TRANS/FORM

In TRANS/FORM, my exhibition of 5 works at the Norther Rivers Community Gallery, I extend my practice of dismantling and reassembling found objects, focusing on the tension between familiarity and reconstruction.

Two works begin as timber rocking horses — one reconfigured as Pegasus, the other transformed into Fire Horse. Once playful and recognisable, their components are taken apart, laid bare and restructured into new identities that hover between figure and abstraction.

Elsewhere, I work with salvaged timber, painted fragments and domestic remnants to construct tightly balanced, wall-based assemblages. In Reform and Tableaux, architectural grids, rulers and boxed compartments suggest order and measurement, while subtle shifts in colour and alignment disrupt symmetry. In Shifting Light, folded yellow planes radiate across a circular ground, creating movement through repetition and rotation.

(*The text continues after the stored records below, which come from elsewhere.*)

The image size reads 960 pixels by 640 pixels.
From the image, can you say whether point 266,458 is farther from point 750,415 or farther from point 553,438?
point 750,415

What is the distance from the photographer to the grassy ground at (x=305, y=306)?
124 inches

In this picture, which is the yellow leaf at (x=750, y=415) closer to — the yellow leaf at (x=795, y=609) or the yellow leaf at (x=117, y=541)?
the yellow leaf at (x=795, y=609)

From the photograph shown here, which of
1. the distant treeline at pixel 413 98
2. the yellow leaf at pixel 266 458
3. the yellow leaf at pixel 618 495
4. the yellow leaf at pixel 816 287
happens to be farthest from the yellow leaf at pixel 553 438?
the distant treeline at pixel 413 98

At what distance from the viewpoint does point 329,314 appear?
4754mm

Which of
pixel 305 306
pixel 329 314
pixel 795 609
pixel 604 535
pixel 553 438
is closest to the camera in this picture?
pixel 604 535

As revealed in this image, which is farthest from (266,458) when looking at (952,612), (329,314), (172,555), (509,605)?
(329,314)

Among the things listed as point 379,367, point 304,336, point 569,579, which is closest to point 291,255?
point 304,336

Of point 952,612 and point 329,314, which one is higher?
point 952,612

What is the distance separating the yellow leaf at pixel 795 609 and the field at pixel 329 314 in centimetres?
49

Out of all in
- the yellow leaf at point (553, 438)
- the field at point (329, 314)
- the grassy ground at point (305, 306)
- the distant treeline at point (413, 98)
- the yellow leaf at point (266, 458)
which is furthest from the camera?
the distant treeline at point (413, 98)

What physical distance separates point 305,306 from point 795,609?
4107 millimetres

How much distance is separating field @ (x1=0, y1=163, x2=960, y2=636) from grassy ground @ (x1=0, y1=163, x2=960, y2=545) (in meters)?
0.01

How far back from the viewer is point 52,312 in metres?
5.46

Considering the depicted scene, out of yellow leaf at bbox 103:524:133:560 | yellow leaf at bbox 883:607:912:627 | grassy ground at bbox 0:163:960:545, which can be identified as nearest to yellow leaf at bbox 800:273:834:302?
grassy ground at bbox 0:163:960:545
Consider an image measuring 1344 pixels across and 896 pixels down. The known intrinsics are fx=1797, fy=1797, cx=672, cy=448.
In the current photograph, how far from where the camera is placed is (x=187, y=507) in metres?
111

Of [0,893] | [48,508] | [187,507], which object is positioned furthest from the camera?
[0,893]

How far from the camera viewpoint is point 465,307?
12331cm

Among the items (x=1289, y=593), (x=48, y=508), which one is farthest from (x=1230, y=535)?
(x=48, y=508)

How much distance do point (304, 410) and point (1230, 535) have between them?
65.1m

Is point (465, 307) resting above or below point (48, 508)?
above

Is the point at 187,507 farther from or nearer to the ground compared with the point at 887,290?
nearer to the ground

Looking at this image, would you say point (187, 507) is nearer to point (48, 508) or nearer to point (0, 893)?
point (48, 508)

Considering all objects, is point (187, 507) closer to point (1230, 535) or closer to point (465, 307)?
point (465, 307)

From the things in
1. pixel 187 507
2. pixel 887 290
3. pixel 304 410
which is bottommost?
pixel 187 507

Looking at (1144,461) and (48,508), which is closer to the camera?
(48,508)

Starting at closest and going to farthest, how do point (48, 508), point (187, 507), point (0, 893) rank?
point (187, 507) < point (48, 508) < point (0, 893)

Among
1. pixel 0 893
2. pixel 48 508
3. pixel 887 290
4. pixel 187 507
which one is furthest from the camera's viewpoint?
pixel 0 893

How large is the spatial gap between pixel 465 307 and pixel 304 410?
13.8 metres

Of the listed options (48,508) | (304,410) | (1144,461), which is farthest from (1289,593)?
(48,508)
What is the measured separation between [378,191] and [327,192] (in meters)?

Across the exhibition, forms are not erased but reorganised. Surfaces retain chipped paint, drilled holes and worn edges — evidence of previous lives that remain visible within the new structure. Transformation here is neither theatrical nor complete; it is incremental, physical and unresolved.

By moving across and through form — disassembling, flattening, layering and rebuilding — I reveal change as a process of negotiation. Objects transition from utility to abstraction, from childhood memory to constructed composition. TRANS/FORM invites viewers to consider how identity, structure and meaning are shaped not by replacement, but by reconfiguration.